Work instructions – Output the line that contains "What is the physical" and every line after it to the end of the entries, with nothing added or left out.
##### Provided data
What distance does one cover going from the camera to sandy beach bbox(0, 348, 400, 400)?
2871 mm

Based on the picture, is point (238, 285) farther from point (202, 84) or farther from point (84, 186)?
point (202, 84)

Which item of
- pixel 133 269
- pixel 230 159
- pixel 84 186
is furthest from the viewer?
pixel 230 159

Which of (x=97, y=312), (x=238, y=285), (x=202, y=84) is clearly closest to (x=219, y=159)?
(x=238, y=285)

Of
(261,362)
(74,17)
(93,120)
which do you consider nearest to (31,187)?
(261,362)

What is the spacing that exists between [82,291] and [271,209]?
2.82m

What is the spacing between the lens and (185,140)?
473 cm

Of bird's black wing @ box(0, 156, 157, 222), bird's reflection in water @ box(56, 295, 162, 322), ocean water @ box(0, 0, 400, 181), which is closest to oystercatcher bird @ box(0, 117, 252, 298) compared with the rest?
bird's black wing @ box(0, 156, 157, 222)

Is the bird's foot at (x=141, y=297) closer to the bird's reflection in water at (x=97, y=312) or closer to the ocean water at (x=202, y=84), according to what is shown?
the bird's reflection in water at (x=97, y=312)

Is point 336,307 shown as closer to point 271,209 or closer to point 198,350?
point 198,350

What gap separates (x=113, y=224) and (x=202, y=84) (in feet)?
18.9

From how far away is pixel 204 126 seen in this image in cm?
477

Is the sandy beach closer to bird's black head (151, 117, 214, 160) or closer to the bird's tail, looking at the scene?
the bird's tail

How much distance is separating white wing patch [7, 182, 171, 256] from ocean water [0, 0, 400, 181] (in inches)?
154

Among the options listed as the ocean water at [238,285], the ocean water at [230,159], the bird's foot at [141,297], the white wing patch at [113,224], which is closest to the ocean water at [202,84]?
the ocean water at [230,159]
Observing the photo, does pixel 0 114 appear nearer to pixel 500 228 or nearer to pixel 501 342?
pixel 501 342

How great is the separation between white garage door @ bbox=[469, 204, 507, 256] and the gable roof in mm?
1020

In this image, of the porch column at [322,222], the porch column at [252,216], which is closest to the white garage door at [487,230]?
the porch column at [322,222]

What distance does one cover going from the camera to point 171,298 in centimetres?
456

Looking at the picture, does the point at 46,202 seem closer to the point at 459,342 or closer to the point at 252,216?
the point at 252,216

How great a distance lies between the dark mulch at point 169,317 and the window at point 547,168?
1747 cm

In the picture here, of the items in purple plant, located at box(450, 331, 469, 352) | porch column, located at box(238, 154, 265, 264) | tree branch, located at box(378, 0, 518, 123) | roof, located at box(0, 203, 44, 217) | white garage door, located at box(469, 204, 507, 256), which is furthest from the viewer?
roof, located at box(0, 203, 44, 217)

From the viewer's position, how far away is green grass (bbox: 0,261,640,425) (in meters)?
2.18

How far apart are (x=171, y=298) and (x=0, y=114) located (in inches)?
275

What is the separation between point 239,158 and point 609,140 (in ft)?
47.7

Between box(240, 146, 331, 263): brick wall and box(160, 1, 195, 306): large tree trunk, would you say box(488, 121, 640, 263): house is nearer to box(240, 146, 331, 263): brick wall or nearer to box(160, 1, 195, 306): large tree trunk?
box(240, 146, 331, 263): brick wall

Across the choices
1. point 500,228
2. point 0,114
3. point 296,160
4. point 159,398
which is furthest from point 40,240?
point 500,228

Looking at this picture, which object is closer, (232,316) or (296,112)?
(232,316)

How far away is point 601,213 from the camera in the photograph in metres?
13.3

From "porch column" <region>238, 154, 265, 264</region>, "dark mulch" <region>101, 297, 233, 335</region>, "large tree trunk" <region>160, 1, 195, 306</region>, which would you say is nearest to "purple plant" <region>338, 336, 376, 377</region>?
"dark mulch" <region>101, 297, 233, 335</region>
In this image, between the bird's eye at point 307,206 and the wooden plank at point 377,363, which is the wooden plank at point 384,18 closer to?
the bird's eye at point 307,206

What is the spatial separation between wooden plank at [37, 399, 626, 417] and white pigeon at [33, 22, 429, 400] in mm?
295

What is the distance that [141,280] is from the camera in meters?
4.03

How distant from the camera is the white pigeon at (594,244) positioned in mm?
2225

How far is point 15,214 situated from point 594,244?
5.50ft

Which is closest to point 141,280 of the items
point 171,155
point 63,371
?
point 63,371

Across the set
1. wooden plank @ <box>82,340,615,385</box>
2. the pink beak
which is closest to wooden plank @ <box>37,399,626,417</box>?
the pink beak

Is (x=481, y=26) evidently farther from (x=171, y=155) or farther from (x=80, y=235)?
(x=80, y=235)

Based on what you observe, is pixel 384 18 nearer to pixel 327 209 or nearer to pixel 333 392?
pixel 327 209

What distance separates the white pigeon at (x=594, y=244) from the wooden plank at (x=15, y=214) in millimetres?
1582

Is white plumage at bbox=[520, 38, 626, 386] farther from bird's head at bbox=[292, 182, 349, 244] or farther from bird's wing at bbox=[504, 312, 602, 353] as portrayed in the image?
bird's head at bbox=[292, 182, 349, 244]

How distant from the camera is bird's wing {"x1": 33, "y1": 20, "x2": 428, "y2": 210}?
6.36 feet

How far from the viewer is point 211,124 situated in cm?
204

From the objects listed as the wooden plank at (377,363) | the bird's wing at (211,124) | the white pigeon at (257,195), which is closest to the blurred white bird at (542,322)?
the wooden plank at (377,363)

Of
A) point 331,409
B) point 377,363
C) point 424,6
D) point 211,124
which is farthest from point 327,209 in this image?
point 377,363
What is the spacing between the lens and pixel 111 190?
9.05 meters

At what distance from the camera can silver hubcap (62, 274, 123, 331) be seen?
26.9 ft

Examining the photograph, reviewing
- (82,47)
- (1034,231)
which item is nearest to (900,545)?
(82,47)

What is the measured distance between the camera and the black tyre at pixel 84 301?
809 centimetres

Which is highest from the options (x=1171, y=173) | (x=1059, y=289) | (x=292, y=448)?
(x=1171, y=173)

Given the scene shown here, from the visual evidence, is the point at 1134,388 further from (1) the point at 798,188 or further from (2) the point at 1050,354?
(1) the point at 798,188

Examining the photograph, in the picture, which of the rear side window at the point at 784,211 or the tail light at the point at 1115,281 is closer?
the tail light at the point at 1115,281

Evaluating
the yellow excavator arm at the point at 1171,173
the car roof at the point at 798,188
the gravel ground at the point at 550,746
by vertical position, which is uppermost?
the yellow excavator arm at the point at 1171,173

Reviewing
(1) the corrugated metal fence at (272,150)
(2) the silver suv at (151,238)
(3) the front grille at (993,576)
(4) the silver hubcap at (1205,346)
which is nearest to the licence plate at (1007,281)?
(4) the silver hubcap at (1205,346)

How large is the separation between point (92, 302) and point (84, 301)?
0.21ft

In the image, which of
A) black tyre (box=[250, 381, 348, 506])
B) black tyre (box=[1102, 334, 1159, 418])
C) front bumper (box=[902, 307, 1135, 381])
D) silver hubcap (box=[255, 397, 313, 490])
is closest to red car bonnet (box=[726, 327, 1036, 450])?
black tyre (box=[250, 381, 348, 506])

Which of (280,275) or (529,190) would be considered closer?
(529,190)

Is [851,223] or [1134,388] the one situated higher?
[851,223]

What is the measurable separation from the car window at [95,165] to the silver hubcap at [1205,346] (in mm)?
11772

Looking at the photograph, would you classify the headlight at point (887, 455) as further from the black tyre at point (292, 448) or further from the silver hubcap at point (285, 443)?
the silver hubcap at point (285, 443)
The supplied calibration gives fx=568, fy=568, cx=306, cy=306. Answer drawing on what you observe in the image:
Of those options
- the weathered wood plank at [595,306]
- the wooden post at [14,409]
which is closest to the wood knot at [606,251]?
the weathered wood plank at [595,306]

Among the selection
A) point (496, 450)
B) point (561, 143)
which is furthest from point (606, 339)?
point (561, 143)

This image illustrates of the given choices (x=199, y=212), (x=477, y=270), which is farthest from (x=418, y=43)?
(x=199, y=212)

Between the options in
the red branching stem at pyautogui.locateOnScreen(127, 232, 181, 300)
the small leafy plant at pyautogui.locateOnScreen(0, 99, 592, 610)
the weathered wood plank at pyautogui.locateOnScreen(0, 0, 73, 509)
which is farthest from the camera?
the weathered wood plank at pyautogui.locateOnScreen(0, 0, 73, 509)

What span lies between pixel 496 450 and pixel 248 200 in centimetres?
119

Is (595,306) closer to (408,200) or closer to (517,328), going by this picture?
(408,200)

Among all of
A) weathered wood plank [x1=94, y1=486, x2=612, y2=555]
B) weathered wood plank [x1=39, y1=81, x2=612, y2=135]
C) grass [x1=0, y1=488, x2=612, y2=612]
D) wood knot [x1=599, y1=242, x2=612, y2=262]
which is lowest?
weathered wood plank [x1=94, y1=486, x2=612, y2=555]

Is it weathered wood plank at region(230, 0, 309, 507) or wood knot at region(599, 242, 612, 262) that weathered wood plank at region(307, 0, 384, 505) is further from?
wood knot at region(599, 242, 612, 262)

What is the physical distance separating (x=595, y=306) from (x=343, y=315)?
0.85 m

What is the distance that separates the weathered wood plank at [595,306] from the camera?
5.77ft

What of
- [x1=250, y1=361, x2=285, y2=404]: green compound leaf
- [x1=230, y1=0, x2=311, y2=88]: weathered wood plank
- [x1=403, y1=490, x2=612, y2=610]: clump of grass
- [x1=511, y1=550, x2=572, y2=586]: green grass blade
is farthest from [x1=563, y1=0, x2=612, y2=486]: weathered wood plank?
##########
Solution below –
What is the physical distance separating (x=595, y=306) from (x=343, y=315)?
0.85 m

What is the distance that separates the weathered wood plank at [595,306] from the camera?
5.77ft

What of
- [x1=250, y1=361, x2=285, y2=404]: green compound leaf
- [x1=230, y1=0, x2=311, y2=88]: weathered wood plank
- [x1=403, y1=490, x2=612, y2=610]: clump of grass
- [x1=511, y1=550, x2=572, y2=586]: green grass blade
is farthest from [x1=563, y1=0, x2=612, y2=486]: weathered wood plank?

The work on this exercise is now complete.